The "You Have the Power" track from Trevor Jones's score to Dark City (1999) quotes Rite of Spring.

The cue "The Arrival of Tink" from John Williams's Hook (1991) is kind of a re-imagining of The Firebird.

Horner also references The Firebird in his score to The Pagemaster (1994) and references Petrushka in An American Tail (1986).

An interesting fact about The Firebird is the Infernal Dance is based on a piece by Rimsky-Korsakov from the Opera Mlada.


----------



## SergeD (Feb 6, 2021)

Some Deep Space 9 scenes are inspired by the obscure, misty and fuzzy second part of the Rite.


----------



## re-peat (Feb 7, 2021)

(Excerpt from) Jerry Fielding's score for *http://users.telenet.be/re-peat/Fielding_StrawDogs.mp3 (&quot;Straw Dogs&quot;)* (1971).
(Excerpt from) Stravinsky's *"L'Histoire du Soldat"* (1918).

Stravinsky is omni-present in film music. Not always as literally as in the above example of course, but his influence on film music is impossible to measure, let alone over-estimate. It’s everywhere. 

Scores like “Jaws” (1975) and “Planet Of The Apes” (1968), both in turn quite influential themselves, would be unthinkable without Stravinsky.

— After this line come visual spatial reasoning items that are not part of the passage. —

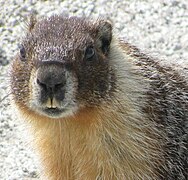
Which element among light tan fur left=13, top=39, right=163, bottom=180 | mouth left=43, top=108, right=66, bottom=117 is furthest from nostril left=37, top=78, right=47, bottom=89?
light tan fur left=13, top=39, right=163, bottom=180

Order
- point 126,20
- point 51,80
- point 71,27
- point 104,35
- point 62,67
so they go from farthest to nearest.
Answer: point 126,20 → point 104,35 → point 71,27 → point 62,67 → point 51,80

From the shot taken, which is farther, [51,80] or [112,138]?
[112,138]

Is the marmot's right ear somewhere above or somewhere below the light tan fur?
above

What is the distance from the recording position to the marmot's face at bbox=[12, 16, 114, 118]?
5488 millimetres

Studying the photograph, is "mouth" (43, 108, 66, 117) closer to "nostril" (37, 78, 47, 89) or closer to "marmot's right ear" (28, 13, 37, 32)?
"nostril" (37, 78, 47, 89)

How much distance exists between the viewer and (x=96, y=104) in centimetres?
574

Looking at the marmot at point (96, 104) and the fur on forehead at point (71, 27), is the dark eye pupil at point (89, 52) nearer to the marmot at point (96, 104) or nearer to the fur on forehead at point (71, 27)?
the marmot at point (96, 104)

Also a milestone: Disney's "Fantasia" (1940) which probably turned more people onto Stravinsky than any concert, recording, book or media coverage of the composer's music.

_


----------



## mikeh-375 (Feb 7, 2021)

IIRC, wasn't it Goldsmith's score to The Omen that sounded a little like The Symphony of Psalms?


----------



## Kent (Feb 7, 2021)




----------



## Henu (Feb 7, 2021)

Uiroo said:


> forum they're debating whether its a rip-off or a "homage" :D


Uelmen has done those homages a lot throughout his whole career- notable ones are for example this and this.


----------